Wednesday 13 March 2024

Just Before...

World Without Stars.

"'That was just before the antithanatic came along. But of course everybody knew it'd soon be in production. Nobody who was alive would have to grow old.'" (XV, p. 110)

Really? Would the economic and political powers on Earth allow such a major change overnight? They would want to suppress knowledge of the antithanatic and/or to impose major restrictions on its use. Many good reasons would be found why the antithanatic should not be distributed or should only be introduced very gradually. John Wyndham's novel, Trouble With Lichen, is about opposition to longevity. 

Any innovation that overturns the status quo is bound to be opposed by the controllers of the status quo. Nothing would be more socially disruptive than sudden access to indefinitely prolonged lifespans for the entire global population. Maybe Anderson could have written a prequel about the introduction of the antithanatic?

(The Time Patrol series could have a novel about the consequences of the invention of time travel and the activities of the Nine "before" the intervention of the Danellians.)

8 comments:

Jim Baerg said...

I do see worries expressed about fertility rates well below 2 children per woman causing population decline.
Anyone who thinks that is a bad thing should welcome the antithanatic.

The novel about the activities of the 'Nine' would be hard to make comprhensible.
Imaging a novel set in the 21st century being read by a contemporary of Julius Caesar.

Sean M. Brooks said...

Kaor, Jim!

Actually, I suspect anything like the antithanatic of WORLD WITHOUT STARS is more likely than not to discourage people from having children.

We should not be blase about the demographic catastrophe China, Taiwan, S Korea, and Japan are likely to fake in a decade. A disastrous population collapse on the scale Stirling expects, besides the tragedy involved, will almost certainly bring unprecedented chaos and upheavals, esp. in China. That might tempt the ruthless and brutal Maoist regime in Peking into dangerous adventurism.

Ad astra! Sean

S.M. Stirling said...

Paul: I don't think it would be possible to suppress the information -- not with normal factionalism. Only a very tightly controlled totalitarian government could do that, and there's no indication of that.

Sean: but if people didn't -age-, the reproductive system would be very, very different.

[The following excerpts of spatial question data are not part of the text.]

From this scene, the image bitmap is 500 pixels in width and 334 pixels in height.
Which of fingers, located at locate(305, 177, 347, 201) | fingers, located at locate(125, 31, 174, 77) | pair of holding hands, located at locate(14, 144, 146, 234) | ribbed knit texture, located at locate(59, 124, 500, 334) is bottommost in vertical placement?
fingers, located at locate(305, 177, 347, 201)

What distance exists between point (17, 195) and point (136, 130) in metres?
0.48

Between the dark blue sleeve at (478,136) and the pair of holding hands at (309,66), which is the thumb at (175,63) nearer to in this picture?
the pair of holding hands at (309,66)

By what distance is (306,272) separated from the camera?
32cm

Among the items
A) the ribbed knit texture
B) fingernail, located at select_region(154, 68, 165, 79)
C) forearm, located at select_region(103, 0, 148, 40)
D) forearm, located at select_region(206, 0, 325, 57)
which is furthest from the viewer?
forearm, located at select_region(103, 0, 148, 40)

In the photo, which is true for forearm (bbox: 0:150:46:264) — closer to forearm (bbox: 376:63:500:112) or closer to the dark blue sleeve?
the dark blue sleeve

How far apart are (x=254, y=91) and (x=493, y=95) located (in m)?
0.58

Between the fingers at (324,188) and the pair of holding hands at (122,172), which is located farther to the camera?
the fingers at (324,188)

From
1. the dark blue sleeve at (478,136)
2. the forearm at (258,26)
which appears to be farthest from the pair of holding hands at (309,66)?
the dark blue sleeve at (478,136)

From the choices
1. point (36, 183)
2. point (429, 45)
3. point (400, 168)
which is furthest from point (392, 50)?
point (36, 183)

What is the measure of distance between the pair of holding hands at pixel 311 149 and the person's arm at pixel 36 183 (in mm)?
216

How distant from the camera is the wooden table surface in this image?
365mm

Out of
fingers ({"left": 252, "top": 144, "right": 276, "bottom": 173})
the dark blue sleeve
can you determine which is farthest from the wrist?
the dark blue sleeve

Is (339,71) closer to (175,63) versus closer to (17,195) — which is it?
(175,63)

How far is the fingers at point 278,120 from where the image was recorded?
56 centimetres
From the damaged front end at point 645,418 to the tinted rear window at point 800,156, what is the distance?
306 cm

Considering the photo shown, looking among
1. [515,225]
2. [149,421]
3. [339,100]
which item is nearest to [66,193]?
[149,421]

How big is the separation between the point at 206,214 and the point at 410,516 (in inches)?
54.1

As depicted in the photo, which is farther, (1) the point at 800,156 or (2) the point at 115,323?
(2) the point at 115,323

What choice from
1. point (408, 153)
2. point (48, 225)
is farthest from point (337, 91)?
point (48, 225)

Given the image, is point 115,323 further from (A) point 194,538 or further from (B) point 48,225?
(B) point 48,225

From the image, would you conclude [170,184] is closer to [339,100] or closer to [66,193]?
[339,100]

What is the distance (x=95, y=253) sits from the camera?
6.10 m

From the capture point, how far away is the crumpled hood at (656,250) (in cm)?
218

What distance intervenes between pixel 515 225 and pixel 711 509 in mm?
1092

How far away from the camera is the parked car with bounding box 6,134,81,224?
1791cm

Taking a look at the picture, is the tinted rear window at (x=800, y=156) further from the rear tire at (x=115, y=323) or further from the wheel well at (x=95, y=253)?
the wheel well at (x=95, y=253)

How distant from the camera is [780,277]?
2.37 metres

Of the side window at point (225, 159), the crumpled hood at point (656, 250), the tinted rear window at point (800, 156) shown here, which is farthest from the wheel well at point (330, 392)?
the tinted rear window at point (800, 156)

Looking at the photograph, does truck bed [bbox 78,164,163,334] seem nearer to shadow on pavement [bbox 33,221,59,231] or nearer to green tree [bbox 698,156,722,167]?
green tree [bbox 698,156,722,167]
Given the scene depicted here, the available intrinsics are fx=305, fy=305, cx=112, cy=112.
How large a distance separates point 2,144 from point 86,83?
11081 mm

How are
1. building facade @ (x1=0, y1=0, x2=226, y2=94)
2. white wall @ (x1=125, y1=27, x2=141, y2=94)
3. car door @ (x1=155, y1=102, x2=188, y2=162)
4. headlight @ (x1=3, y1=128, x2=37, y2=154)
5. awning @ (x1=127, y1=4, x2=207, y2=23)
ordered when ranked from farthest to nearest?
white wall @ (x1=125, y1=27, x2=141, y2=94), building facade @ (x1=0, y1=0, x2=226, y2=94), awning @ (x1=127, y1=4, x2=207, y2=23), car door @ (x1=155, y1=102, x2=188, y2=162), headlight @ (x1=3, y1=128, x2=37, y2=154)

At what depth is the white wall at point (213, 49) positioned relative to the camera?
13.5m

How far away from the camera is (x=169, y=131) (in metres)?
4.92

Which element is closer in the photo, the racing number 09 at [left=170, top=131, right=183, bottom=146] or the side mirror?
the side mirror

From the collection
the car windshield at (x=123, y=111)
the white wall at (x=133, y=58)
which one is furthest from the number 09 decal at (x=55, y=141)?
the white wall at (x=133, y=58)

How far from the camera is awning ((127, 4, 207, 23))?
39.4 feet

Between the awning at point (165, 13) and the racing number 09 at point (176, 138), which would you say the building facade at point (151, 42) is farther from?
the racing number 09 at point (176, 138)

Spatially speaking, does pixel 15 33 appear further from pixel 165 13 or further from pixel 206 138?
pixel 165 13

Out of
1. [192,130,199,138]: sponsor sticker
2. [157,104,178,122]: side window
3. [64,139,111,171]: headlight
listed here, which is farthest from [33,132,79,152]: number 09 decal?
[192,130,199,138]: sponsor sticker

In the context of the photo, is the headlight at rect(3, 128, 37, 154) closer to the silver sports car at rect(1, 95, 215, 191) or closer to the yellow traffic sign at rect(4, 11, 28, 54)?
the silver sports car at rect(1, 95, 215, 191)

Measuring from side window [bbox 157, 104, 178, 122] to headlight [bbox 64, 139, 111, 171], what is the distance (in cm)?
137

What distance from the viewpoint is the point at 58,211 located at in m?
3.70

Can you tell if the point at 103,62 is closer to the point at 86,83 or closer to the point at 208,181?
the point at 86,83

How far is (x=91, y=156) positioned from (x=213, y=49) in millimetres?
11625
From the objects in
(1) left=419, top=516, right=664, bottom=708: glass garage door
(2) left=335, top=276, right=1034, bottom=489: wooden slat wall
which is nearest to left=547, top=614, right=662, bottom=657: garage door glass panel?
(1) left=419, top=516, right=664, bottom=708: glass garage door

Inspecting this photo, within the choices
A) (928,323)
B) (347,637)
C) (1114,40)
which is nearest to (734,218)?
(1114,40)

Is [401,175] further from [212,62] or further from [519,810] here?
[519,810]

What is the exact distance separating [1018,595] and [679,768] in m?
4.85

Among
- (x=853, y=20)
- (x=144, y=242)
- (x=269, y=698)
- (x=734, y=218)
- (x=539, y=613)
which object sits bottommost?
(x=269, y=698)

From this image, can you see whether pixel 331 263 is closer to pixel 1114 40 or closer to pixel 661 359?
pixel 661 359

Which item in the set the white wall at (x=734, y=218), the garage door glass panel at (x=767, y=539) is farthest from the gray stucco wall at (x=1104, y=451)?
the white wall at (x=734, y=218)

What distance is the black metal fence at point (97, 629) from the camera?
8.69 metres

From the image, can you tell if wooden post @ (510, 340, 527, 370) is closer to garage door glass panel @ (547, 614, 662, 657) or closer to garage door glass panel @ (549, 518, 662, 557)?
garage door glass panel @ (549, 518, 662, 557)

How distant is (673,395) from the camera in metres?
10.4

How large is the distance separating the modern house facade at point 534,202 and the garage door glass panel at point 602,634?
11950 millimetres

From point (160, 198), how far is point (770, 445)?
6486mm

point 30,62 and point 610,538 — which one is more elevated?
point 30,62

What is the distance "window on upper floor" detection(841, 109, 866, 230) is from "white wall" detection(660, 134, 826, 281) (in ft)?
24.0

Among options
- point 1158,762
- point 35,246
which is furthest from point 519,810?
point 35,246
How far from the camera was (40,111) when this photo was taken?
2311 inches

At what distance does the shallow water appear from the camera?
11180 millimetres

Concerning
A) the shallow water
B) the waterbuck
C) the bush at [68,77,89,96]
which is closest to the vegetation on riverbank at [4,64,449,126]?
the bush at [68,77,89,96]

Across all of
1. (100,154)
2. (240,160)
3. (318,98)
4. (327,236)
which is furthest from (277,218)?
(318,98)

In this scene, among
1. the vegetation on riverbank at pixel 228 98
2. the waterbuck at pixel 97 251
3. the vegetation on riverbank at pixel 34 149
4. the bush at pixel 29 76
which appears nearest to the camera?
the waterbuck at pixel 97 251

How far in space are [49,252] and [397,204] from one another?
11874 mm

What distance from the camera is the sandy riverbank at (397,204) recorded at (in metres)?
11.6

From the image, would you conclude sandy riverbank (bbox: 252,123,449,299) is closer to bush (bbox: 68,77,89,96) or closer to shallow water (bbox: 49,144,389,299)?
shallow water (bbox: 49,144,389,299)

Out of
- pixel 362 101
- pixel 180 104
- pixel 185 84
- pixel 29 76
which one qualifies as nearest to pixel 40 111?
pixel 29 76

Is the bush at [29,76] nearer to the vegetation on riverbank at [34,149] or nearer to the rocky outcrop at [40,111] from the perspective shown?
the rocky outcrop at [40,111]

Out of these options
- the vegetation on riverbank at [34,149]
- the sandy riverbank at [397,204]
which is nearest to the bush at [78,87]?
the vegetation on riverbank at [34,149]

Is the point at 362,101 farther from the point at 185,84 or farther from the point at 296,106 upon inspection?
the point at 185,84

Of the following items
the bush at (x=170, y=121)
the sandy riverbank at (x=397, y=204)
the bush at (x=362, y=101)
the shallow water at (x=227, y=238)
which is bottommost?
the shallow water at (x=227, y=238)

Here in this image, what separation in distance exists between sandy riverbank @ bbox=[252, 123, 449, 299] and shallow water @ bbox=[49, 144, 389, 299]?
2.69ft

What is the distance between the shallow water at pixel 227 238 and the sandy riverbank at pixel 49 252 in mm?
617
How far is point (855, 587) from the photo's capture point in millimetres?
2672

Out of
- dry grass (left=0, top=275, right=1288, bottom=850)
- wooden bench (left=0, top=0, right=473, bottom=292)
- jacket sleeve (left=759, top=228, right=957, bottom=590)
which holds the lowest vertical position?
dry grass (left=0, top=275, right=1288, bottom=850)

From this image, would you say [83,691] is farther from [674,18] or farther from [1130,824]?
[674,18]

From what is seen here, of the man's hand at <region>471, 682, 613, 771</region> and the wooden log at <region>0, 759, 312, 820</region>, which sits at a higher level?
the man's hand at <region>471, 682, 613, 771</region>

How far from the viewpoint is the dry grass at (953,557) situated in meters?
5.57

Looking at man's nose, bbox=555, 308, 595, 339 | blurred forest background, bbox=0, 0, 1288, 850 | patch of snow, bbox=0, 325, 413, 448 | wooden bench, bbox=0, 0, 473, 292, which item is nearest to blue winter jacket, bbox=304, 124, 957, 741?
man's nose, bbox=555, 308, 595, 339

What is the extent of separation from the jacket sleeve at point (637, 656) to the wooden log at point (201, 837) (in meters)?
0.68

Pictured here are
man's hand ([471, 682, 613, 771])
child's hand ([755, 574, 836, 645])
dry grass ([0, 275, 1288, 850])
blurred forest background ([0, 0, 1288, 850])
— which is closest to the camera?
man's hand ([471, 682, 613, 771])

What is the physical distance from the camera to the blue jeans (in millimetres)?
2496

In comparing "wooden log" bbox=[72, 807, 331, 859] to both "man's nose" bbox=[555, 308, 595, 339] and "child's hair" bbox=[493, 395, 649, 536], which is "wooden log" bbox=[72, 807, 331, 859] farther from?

People would still die, eventually... but the number of children needed to make up for that would be much smaller.

And people could have one child every century or two or three. As long as women had 2 children before they died, population would be maintained.

And if you lived thousands of years, the amount of time necessary to rear 2 children would be trivial, rather than a big chunk of a lifespan.

Sean M. Brooks said...

Kaor, Mr. Stirling!

You made good points, so much so that I have to think it's more likely than not we could adapt to drastically longer lifespans, if that became a reality.

But I still think the points I made about China to be realistic.

Ad astra! Sean

S.M. Stirling said...

Sean: oh, about China, very much so.

Xi's government has shown some signs of knowing what's going on demographically.

For example, they're wiping out the Uyghurs by drastically suppressing their birth-rate, to a level wall below a TFR of 1 -- lower even than the Han.

So the total population will shrink, but the Uyghurs will shrink even faster -- given the parallel encouragement of intermarriage (by separating nubile women and scattering them through Han-populated areas) still faster than that.

Sean M. Brooks said...

Kaor, Mr. Stirling!

I'm not in the least surprised, esp. when you recall how the Peking regime has also been forcibly "harvesting" transplantable organs from the luckless Uyghurs! What nasty, vile, disgusting creatures these Maoists are.

Ad astra! Sean

Jim Baerg said...

The Uyghurs are getting disarmed disheartened & delivered.
I wonder if some high level members of the CPC read Larry Niven's organ bank problem stories, and saw them as an instruction manual rather than a cautionary tale.

Sean M. Brooks said...

Kaor, Jim!

An all too grimly apt pun or play on words! And it's mot impossible some Maoist goon read Niven's stories about those organ banks and was inspired by it. I.e., "Say, we can get some use out of those bothersome Uyghurs, Tibetans, Christians, and Falun Gong by harvesting organs from them!"